__Your task__: In the entries that follow, the first line to write out is the one containing "The researchers measured", and the last is the one containing "Given this setup, evaluate". Reproduce that stretch exactly, with nothing before or after it.

__Provided data__:
══════════════════════════════

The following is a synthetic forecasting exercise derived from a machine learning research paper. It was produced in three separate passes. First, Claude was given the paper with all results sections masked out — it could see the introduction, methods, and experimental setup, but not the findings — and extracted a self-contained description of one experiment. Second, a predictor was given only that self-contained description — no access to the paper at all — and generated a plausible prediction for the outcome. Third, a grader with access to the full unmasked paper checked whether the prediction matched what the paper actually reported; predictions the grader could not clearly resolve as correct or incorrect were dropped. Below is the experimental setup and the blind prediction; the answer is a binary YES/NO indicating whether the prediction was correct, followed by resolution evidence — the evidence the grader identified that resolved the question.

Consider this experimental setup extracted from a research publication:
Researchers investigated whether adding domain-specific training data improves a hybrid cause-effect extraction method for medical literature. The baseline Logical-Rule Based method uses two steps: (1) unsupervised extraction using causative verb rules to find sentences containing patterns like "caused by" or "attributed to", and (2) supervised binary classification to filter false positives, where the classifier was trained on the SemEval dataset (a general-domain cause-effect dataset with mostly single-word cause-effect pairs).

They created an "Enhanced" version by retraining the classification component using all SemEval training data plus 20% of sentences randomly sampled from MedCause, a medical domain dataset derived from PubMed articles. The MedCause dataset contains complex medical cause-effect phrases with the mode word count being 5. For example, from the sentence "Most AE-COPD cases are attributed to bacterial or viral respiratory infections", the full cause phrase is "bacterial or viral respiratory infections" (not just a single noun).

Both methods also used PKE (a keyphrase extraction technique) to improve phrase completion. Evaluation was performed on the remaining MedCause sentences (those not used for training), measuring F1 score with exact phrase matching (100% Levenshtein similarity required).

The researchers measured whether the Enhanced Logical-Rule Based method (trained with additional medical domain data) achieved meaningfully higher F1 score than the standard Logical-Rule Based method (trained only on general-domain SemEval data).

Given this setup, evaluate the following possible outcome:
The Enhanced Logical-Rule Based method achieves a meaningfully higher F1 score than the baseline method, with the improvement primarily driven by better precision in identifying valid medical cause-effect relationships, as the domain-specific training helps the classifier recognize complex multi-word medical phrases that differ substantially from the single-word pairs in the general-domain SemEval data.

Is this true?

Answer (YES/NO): NO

══════════════════════════════

__Answer to this problem__:
The researchers measured whether the Enhanced Logical-Rule Based method (trained with additional medical domain data) achieved meaningfully higher F1 score than the standard Logical-Rule Based method (trained only on general-domain SemEval data).

Given this setup, evaluate the following possible outcome:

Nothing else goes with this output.